TEXTO APRESENTADO >>
<<<<

Arbitragem, confidencialidade e transparência, por Ana Frazão

A utilização progressiva da arbitragem como método de resolução de controvérsias no Brasil e no plano internacional vem modificando profundamente o cenário de composição de conflitos na atualidade. A quantidade e a importância dos casos submetidos à arbitragem, inclusive no que diz respeito aos montantes envolvidos, foram identificadas pela Professora Selma Ferreira Lemes no âmbito da pesquisa Arbitragem em números e valores[1], que evidencia a evolução dos procedimentos arbitrais nas seis maiores câmaras do país.
Em que pese as suas inúmeras vantagens, o protagonismo crescente da arbitragem vem destacando também alguns aspectos negativos da sua utilização, tais como a falta de transparência e accountability, o que pode comprometer o próprio ideal de justiça por ela buscado. Com efeito, a confidencialidade dificulta – quando não impossibilita – a disponibilização de informações sobre o resultado do procedimento arbitral, impedindo a existência de uma jurisprudência respectiva.
Não se trata, obviamente, de um problema apenas brasileiro. Em instigante artigo, Dora Gruner[2]aponta que a arquitetura atual do “sistema internacional de arbitragem” não tem adequadas soluções procedimentais para a proteção do interesse público. Daí propor três tipos de soluções procedimentais para tais casos: (i) publicação de laudos arbitrais; (ii) admissão da intervenção de terceiros; e (iii) estabelecimento de um regulador que possa supervisionar e assegurar transparência ao sistema internacional de arbitragem.
Observa-se, portanto, que a ausência de jurisprudência arbitral não é o único problema relacionado à proteção do interesse público nas arbitragens. Entretanto, é um grave problema, na medida em que gera altos custos sociais. Como ensina Calixto Salomão Filho[3], “A ausência de transparência é frequentemente citada em estudos acadêmicos como um dos maiores responsáveis pelos altos custos sociais da arbitragem. Com efeito, falta de transparência pode ser sinônimo de denegação de justiça. A impossibilidade de ter acesso a uma jurisprudência arbitral consistente muitas vezes é responsável pelo benefício aos agentes com maior poder econômico”.  Daí a sua conclusão de que “A justiça pode ser cega, mas jamais pode ser muda. É preciso que as decisões sejam conhecidas por todos aqueles que possam ser por ela afetados”.

>>>>

CONJUNTO DE DADOS >>
<<<<

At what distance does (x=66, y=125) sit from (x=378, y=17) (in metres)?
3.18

>>>>

ENUNCIADO >> Reproduza o trecho do texto sobre arbitragem e transparência que começa nas palavras "Em que pese" e termina logo após "uma jurisprudência respectiva.", trocando "accountability" por "prestação de contas".

RESPOSTA >>
Em que pese as suas inúmeras vantagens, o protagonismo crescente da arbitragem vem destacando também alguns aspectos negativos da sua utilização, tais como a falta de transparência e prestação de contas, o que pode comprometer o próprio ideal de justiça por ela buscado. Com efeito, a confidencialidade dificulta – quando não impossibilita – a disponibilização de informações sobre o resultado do procedimento arbitral, impedindo a existência de uma jurisprudência respectiva.